Here’s Eghrari-Sabet’s advice on how to keep your child’s asthma under control on campus:
If your child’s an asthmatic or you suspect your child is, ask your pediatrician to test for the illness during a back-to-school checkup. Eghrari-Sabet recommends children take a pulmonary function test to measure their breathing.
“Controller medications are like toothpaste,” said Eghrari-Sabet, regarding the drugs often prescribed to be taken twice a day on a long-term basis. These include inhaled corticosteroids and long-acting bronchodilators.
“If you only brush your teeth or take your asthma med when you feel you need it, you’ll end up getting a cavity or an asthma attack.” Children should take their controller medication regularly — such as before bed and when they wake up. “So many kids stop taking their maintenance medications over the summer, so their tank is on empty.” If they take it every day, she said, they won’t need to rely on a rescue medication.
Albuterol and other rescue medications should be used more sparingly than controller medications and inhaled only as needed. “They’re meant to be taken just to rescue you,” said Eghrari-Sabet. “If you need to be rescued every day, you’re taking the wrong medicine.”
For most children with asthma, allergies can inflame their lung airways and trigger an attack. More than 2.5 million children under age 18 suffer from allergic asthma, according to the AAFA. The top three allergens children will likely encounter when they head back to school are ragweed, dust mites and mold. About 20 percent of Americans are allergic to ragweed, according to the AAFA.
“Of course, we don’t want to keep our kids hidden away,” said Eghrari-Sabet. “There are definitive way for kids to get tested to find out exactly what they’re allergic to.” At the pediatrician’s office, your child can receive a RAST test, which scores each of their potential allergies on a scale of one to 10. For more specific results, Eghrari-Sabet recommends requesting pharmaceutical company Phadia’s ImmunoCAP test.
Once you and your child’s doctors learn the allergic triggers, your child can be immunized with allergy shots. It’s good to take care of allergy shots early on, said Eghrari-Sabet, as immunization favors youth. “Allergy shots ‘stick’ in younger kids best,” she said.

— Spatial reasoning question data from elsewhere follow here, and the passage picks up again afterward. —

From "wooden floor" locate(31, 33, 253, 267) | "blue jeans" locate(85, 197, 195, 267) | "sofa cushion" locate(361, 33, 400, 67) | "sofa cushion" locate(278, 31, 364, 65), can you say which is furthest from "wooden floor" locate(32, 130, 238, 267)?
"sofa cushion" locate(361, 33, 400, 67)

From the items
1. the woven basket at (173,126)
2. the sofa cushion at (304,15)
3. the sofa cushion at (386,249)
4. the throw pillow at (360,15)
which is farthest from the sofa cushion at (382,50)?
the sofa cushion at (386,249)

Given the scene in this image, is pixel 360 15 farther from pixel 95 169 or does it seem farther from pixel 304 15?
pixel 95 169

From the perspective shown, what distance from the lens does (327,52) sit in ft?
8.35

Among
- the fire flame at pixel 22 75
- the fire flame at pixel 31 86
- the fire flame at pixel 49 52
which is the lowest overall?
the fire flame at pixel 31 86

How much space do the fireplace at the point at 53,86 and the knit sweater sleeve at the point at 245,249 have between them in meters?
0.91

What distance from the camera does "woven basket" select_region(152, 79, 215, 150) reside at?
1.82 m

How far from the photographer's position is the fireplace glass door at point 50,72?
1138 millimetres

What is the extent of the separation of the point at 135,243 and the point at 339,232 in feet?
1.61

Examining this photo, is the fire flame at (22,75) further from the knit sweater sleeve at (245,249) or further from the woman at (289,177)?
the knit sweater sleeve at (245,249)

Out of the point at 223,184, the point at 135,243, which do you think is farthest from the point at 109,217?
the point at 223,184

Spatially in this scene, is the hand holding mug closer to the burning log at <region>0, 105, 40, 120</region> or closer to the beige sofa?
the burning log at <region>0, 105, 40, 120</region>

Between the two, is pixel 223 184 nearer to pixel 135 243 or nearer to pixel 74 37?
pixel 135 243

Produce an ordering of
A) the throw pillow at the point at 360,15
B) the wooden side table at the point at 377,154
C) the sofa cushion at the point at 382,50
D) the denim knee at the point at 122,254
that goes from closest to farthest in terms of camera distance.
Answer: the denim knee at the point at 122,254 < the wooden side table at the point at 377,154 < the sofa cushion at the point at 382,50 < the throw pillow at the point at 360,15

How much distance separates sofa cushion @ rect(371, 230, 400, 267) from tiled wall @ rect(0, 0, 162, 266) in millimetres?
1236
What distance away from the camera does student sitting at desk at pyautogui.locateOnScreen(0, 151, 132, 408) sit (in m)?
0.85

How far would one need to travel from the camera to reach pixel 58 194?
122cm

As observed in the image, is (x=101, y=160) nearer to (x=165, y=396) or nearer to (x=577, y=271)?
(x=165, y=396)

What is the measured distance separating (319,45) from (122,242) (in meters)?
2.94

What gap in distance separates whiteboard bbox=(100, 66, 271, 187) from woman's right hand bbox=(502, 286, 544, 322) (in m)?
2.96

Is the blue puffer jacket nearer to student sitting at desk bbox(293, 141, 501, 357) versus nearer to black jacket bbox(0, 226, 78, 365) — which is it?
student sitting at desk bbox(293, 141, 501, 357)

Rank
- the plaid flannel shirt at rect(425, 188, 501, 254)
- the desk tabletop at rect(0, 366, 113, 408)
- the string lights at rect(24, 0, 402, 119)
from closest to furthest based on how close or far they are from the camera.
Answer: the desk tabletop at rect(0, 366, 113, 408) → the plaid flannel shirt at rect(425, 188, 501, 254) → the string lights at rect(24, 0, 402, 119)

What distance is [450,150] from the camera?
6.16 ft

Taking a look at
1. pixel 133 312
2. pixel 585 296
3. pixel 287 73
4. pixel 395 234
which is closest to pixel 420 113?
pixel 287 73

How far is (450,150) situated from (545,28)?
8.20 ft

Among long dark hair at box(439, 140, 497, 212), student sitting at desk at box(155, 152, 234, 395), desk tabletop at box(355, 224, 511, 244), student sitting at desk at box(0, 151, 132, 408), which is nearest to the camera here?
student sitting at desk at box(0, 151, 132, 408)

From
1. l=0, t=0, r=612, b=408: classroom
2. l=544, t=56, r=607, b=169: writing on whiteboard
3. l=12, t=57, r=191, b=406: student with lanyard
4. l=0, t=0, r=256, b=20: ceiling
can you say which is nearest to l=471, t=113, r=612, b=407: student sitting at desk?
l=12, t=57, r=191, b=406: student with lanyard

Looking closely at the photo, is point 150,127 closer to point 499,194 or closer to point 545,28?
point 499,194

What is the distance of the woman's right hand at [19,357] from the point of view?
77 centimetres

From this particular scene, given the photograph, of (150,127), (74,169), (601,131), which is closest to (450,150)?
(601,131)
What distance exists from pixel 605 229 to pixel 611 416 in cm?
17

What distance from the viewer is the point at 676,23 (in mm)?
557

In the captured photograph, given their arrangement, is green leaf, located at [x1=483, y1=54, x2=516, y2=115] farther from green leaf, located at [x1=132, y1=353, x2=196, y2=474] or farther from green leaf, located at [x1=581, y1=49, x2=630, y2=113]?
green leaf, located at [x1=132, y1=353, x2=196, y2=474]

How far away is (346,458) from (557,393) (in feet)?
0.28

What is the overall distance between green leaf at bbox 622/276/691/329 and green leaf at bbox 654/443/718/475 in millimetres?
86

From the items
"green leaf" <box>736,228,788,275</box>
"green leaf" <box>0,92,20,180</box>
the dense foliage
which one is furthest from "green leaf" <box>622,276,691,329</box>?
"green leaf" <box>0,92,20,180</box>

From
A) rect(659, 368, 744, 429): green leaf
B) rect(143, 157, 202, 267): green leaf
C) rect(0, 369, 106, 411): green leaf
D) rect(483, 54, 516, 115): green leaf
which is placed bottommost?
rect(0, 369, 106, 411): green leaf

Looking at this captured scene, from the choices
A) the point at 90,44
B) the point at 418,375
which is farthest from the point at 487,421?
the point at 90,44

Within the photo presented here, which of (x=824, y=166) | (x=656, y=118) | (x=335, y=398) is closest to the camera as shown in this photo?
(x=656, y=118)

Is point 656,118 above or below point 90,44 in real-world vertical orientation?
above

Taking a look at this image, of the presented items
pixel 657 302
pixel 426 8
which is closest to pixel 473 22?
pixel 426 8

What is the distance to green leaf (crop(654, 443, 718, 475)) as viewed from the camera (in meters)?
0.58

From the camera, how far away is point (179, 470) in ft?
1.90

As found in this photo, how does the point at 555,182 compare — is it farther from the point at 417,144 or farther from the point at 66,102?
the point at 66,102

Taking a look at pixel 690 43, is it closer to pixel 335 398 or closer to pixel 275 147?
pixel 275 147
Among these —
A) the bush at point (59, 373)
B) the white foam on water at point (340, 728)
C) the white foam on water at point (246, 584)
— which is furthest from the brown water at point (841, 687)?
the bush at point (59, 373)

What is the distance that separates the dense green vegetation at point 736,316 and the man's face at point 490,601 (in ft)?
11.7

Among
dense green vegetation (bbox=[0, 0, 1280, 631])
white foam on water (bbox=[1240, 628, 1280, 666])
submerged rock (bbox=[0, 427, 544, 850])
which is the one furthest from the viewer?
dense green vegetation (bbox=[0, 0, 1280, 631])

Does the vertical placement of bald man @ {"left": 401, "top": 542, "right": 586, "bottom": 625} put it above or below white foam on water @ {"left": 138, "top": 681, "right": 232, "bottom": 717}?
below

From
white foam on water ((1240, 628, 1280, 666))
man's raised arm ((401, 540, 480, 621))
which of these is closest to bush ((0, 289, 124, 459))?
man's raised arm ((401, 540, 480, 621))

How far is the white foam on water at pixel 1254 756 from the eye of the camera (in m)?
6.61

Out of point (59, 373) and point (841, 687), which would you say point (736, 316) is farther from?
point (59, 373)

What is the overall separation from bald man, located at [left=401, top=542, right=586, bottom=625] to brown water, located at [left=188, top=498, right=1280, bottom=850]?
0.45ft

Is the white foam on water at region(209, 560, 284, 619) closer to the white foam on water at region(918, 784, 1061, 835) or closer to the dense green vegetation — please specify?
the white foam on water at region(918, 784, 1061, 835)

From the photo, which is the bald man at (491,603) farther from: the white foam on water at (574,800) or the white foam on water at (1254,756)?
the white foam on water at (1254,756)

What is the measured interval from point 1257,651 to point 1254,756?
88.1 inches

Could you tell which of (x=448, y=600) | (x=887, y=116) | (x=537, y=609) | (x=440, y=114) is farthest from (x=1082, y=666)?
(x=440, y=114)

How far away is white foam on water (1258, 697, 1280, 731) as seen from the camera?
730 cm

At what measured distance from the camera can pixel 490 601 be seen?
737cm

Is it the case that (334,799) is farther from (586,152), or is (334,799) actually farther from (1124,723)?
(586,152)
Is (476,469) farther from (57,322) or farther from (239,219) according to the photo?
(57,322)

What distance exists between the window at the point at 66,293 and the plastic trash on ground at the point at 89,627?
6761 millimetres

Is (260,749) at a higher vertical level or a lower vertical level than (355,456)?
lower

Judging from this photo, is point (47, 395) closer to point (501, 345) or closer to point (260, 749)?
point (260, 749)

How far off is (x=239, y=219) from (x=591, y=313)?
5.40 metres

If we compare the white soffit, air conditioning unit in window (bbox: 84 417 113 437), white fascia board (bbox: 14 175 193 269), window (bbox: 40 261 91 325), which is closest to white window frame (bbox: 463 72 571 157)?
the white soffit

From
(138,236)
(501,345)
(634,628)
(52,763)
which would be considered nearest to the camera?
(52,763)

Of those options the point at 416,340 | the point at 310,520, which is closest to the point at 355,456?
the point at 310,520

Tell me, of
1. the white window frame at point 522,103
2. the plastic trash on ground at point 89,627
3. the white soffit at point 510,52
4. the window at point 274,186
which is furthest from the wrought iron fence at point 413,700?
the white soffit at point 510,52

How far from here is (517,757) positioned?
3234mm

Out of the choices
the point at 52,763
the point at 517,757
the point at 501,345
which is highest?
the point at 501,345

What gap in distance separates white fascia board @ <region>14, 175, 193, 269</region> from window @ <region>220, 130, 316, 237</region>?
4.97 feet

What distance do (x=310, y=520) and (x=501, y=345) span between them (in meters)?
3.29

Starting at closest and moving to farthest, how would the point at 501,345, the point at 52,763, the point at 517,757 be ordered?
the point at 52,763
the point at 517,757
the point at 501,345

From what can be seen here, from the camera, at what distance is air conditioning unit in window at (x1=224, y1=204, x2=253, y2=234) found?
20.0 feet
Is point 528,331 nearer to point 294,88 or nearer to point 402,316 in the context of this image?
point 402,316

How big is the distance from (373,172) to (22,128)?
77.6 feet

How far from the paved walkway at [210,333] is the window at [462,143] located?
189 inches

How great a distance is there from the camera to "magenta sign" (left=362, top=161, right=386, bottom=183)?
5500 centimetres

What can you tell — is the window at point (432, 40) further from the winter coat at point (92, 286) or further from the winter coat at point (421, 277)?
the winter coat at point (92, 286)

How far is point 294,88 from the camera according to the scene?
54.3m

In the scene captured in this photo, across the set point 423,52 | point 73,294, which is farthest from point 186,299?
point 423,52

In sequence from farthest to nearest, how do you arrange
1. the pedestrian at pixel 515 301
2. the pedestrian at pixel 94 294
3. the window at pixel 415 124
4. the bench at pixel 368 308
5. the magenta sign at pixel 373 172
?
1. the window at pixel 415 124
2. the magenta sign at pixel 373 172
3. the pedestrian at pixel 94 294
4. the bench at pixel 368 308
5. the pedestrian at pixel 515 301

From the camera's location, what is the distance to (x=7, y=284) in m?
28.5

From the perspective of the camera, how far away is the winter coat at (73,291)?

When kids first rush back into school hallways, they carry with them — and pass along — a host of germs. Sick children are more likely to suffer from asthma attacks. Respiratory infections, such as colds, the flu, sore throats and sinus infections, are the No. 1 asthma trigger in children, according to the AAFA.
You can protect your child from some respiratory infections by making sure he’s vaccinated with this year’s flu shot, said Eghrari-Sabet. And rest assured, the swine flu will already be included in the shot.
“If your kid is immunized, you’ve protected your own kid and probably protected his classmates,” she said.